Memang Yahudi itu pintar diplomasi dan berdebat, kali ini mereka menggunakan logika yang diputar-balik, dengan cara mengutip perkataan Nabi SAW sebelumnya, dimana Islam melarang menebang pohon dan membakarnya. Dengan cara itu mereka berharap tekanan kepada mereka jadi berkurang.
Gelombang Ketiga : Bani Quraidhah
Yahudi Bani Quraidhah boleh dibilang yang paling apes dari semua kelompok Yahudi. Pengkhianatan mereka yang melahirkan Perang Khandaq di tahun kelima hijiryah berbuah amat menyakitkan. Mereka dihukum mati, tidak kurang dari sembilan ratus orang Bani Quraidhah dipenggal kepalanya dan dimasukkan ke dalam parit yang sudah disiapkan sebelumnya. Dalam riwayat lain dikatakan bahwa jumlah mereka sekitar 600 (enam ratus) orang.

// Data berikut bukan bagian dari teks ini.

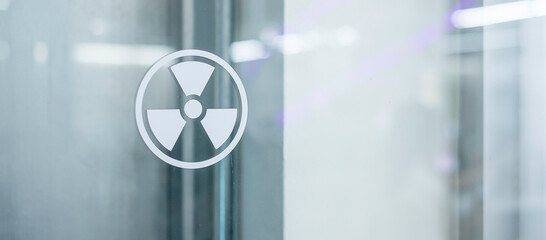 Radiation zone sign sticker on window of laboratory room. Health and safety concept - obrazy, fototapety, plakaty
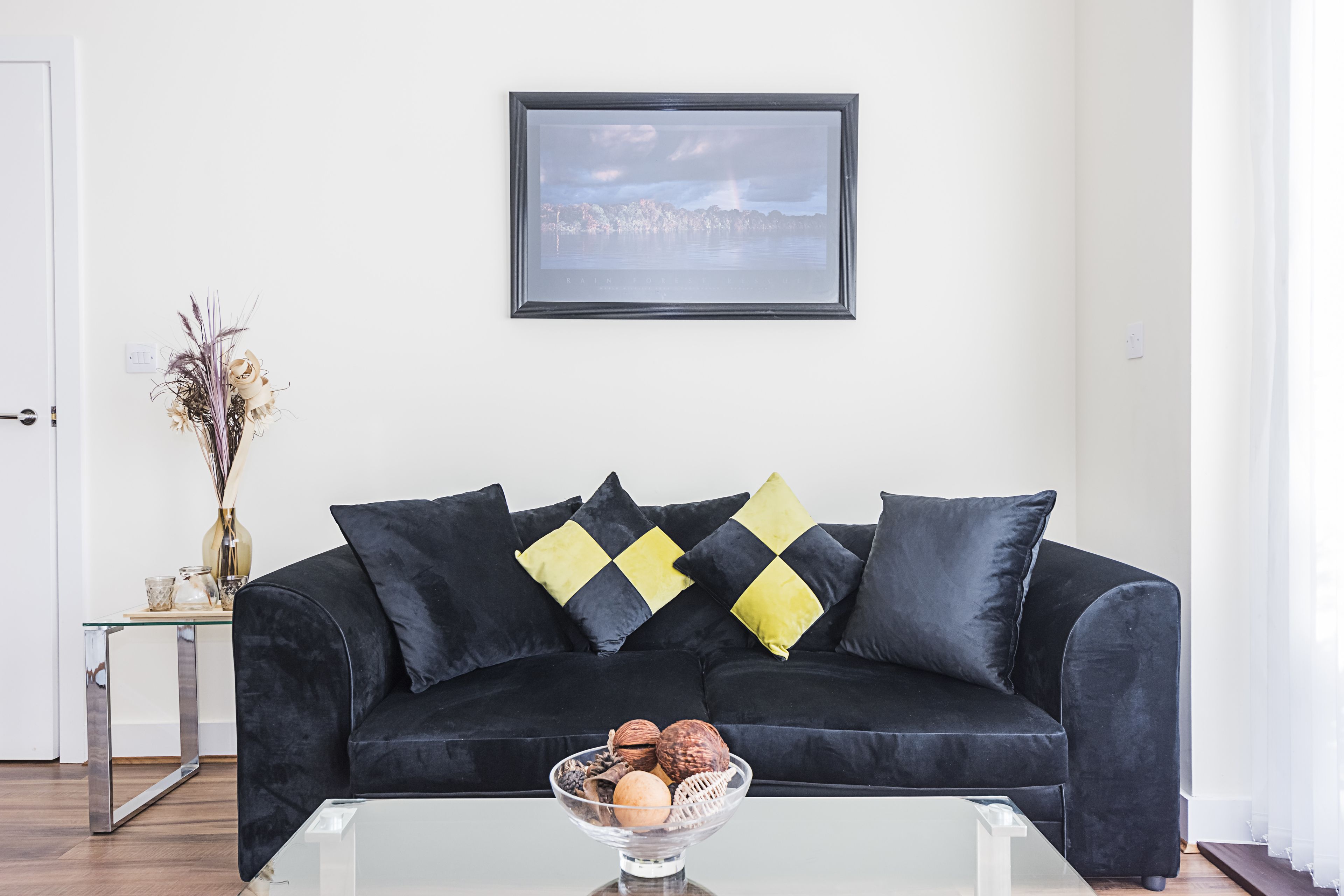 Un salon moderne avec un canapé noir, une table basse en verre et un tableau encadré accroché au mur.
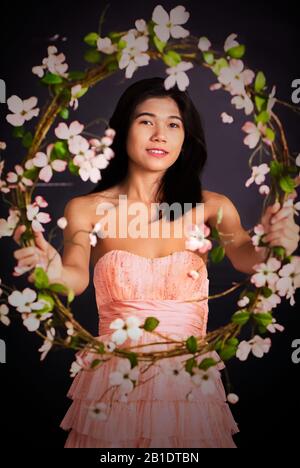 Sorridente ragazza teen biracial in abito satin tulle rosa senza spalline o abito da sole che tiene fuori una grande corona di fiori rosa Foto Stock
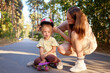 © sementsova321 - Mother putting protective helmet to her daughter before teaching her how to skateboard in the park enjoying outdoor activities for children in summer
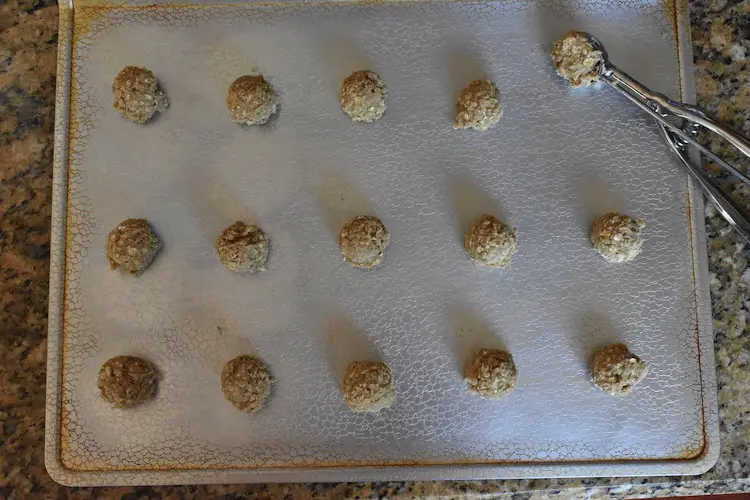 Oatmeal cookies dropped on cooking sheet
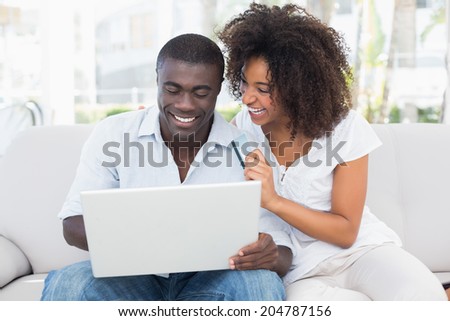 Attractive couple using laptop together on sofa to shop online at home in the living room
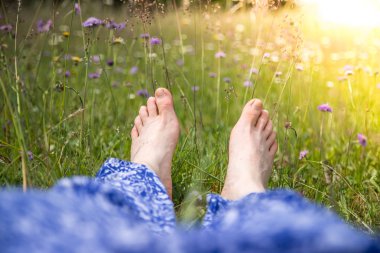 Kadın bacakları yeşil çimlerde yatıyor.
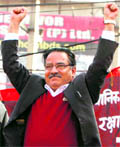 Maoist leader Pushpa Kamal Dahal gestures during a protest rally on the last day of the three-day strike in Kathmandu on Tuesday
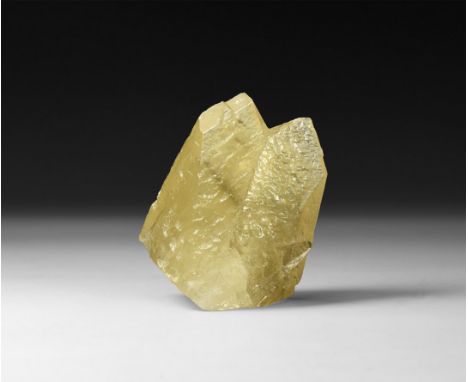 A pale yellow calcite crystal with two points and waxy sheen.  180 grams, 70mm (2 3/4"). From the historic ‘Victorian Museum’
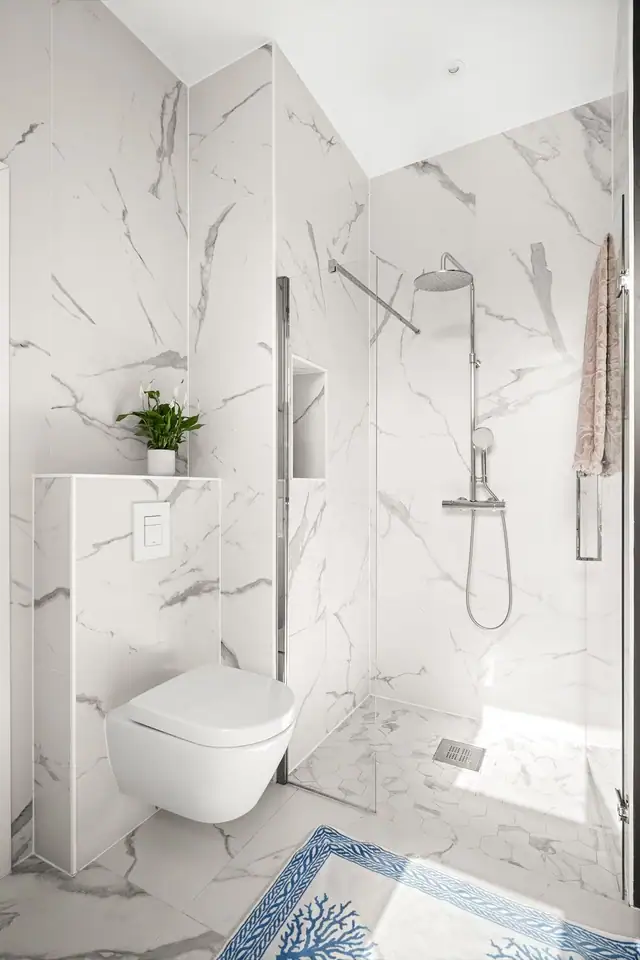 Badet har store, smakfulle fliser på vegger og gulv, med unntak av én kontrastvegg, og er utstyrt med downlights i himling samt behagelig gulvvarme.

Ibnu Ishaq meriwayatkan sebagaimana dituturkan Ibnu Hisyam, bahwa semua laki-laki Bani Quraizhah diperintahkan masuk ke dalam lubang-lubang di tanah yang sudah digalilah sebelumnya. Satu per satu mereka digiring ke sana untuk dipenggal kepalanya dan langsung dipendam saat itu juga.
Gelombang Keempat : Yahudi Khaibar
Di tahun ketujuh Nabi SAW dan para shahabat berhasil membuat Yahudi Khaibar bertekut lutut. Kebun-kebun kurma mereka yang selama ini menjadi sumber kekuatan dana yang tidak ada habis-habisnya berhasil dikuasai oleh pihak kaum musilmin.
Khaibar adalah suatu daerah yang subur yang dikelilingi oleh benteng-benteng kaum Yahudi. Benteng tersebut merupakan benteng pertahanan eksistensi kaum yahudi terakhir di Jazirah Arabiah.
Awalnya, orang-orang yahudi Khaibar tidak memperlihatkan permusuhan terhadap kaum Muslimin, sampai pemuka Bani Nadhir bergabung dengan mereka setelah terusir dari Madinah. Mereka bergabung di Khaibar dengan membawa kebencian terhadap kaum Muslimim. Secara teknis, ketika sumber dana mereka dikuasai, habislah kekuatan Yahudi di Madinah untuk seterusnya.